Ever since it was considered “safe” for women to work out in the 1950s (before then, doctors thought that exercise could damage a woman’s reproductive organs), absurd workout fads have come and gone. From belts to the first exercise machinery, here are the weirdest workout fads in world history:
1. Mechanotherapy: Although exercise equipment is found in all gyms nowadays, the idea of using large equipment to enhance one’s workout was new and peculiar in the late 1800s. Gustav Zander invented Mechanotherapy, which required the use of a series of strangely shaped machines that targeted particular muscles. Zander’s equipment was popular among private facilities and spas throughout the United States, but the fad died down by the early 1920s.
2. Vibrating Belts: People are always trying to find new, creative ways to work out without actually expending any effort. Popular during the 1960s, this “workout” involved wrapping an elastic band around a body part and then using a motor to vibrate the band. Supporters of the belt believed that the vibrations increased muscle tone and broke down fat.
3. Exercise Wheels: Otto Feick created this device in 1925. It reached the peak of its popularity when the wheel was showcased at the 1936 Berlin Olympics. The machine was and still is used by gymnasts to stretch their bodies and perform circus-like tricks.
4. Relax-a-Cizor: People never gave up hope that they could work out without lifting a finger. Introduced in the 1940s, the Relax-a-Cizor quickly spiked in popularity with over 40,000 sold. The company claimed that by placing damp cloth pads, connected to wires, on the body, muscles would contract as a result of the current running through the wires. Eventually, however, the government was forced to shut down the company after several lawsuits were filed.
5. 8 Minute Abs: During the 1980s, when home workout videos became popular, the 8 Minute Ab workout video saw huge success with millions of copies sold. The tape promised toned abs in only 8 minutes’ time.
6. Wondercycle Exercisulator: This is basically an old version of the currently popular stationary bike.
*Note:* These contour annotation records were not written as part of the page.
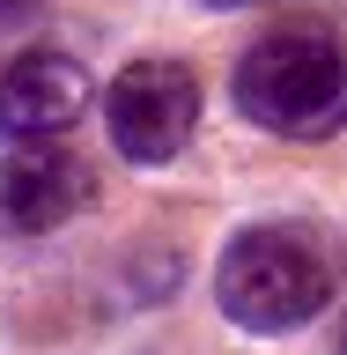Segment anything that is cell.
<instances>
[{
    "label": "cell",
    "mask_w": 347,
    "mask_h": 355,
    "mask_svg": "<svg viewBox=\"0 0 347 355\" xmlns=\"http://www.w3.org/2000/svg\"><path fill=\"white\" fill-rule=\"evenodd\" d=\"M340 296V244L318 222H251L215 259V304L244 333H296Z\"/></svg>",
    "instance_id": "6da1fadb"
},
{
    "label": "cell",
    "mask_w": 347,
    "mask_h": 355,
    "mask_svg": "<svg viewBox=\"0 0 347 355\" xmlns=\"http://www.w3.org/2000/svg\"><path fill=\"white\" fill-rule=\"evenodd\" d=\"M237 111L274 141H326L347 126V52L318 22L266 30L237 60Z\"/></svg>",
    "instance_id": "7a4b0ae2"
},
{
    "label": "cell",
    "mask_w": 347,
    "mask_h": 355,
    "mask_svg": "<svg viewBox=\"0 0 347 355\" xmlns=\"http://www.w3.org/2000/svg\"><path fill=\"white\" fill-rule=\"evenodd\" d=\"M111 148L126 163H170L199 126V74L185 60H133L104 96Z\"/></svg>",
    "instance_id": "3957f363"
},
{
    "label": "cell",
    "mask_w": 347,
    "mask_h": 355,
    "mask_svg": "<svg viewBox=\"0 0 347 355\" xmlns=\"http://www.w3.org/2000/svg\"><path fill=\"white\" fill-rule=\"evenodd\" d=\"M96 82L74 52H22L8 74H0V133L8 141H60L74 133V119L89 111Z\"/></svg>",
    "instance_id": "277c9868"
},
{
    "label": "cell",
    "mask_w": 347,
    "mask_h": 355,
    "mask_svg": "<svg viewBox=\"0 0 347 355\" xmlns=\"http://www.w3.org/2000/svg\"><path fill=\"white\" fill-rule=\"evenodd\" d=\"M89 193H96L89 185V163L74 148H52V141H30V148H15L0 163V215L15 222V230H30V237L60 230L66 215H82Z\"/></svg>",
    "instance_id": "5b68a950"
},
{
    "label": "cell",
    "mask_w": 347,
    "mask_h": 355,
    "mask_svg": "<svg viewBox=\"0 0 347 355\" xmlns=\"http://www.w3.org/2000/svg\"><path fill=\"white\" fill-rule=\"evenodd\" d=\"M207 8H251V0H207Z\"/></svg>",
    "instance_id": "8992f818"
},
{
    "label": "cell",
    "mask_w": 347,
    "mask_h": 355,
    "mask_svg": "<svg viewBox=\"0 0 347 355\" xmlns=\"http://www.w3.org/2000/svg\"><path fill=\"white\" fill-rule=\"evenodd\" d=\"M8 8H30V0H0V15H8Z\"/></svg>",
    "instance_id": "52a82bcc"
},
{
    "label": "cell",
    "mask_w": 347,
    "mask_h": 355,
    "mask_svg": "<svg viewBox=\"0 0 347 355\" xmlns=\"http://www.w3.org/2000/svg\"><path fill=\"white\" fill-rule=\"evenodd\" d=\"M340 355H347V318H340Z\"/></svg>",
    "instance_id": "ba28073f"
}]
</instances>
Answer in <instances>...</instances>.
Popular Mechanics describes the machine as a “contraption that linked a set of pedals to a saddle-like seat that moved in unison with them, kind of like riding a horse.” Its advertisement featured a saddle-like cord that was hooked around a man’s head.
7. Abdomenizer: While the 1980s saw countless fitness fads, the Abdomenizer proved to be among the most popular, especially among women. The device was simply a curved piece of plastic with handles on which people rocked back and forth while doing sit-ups. Over one million sold!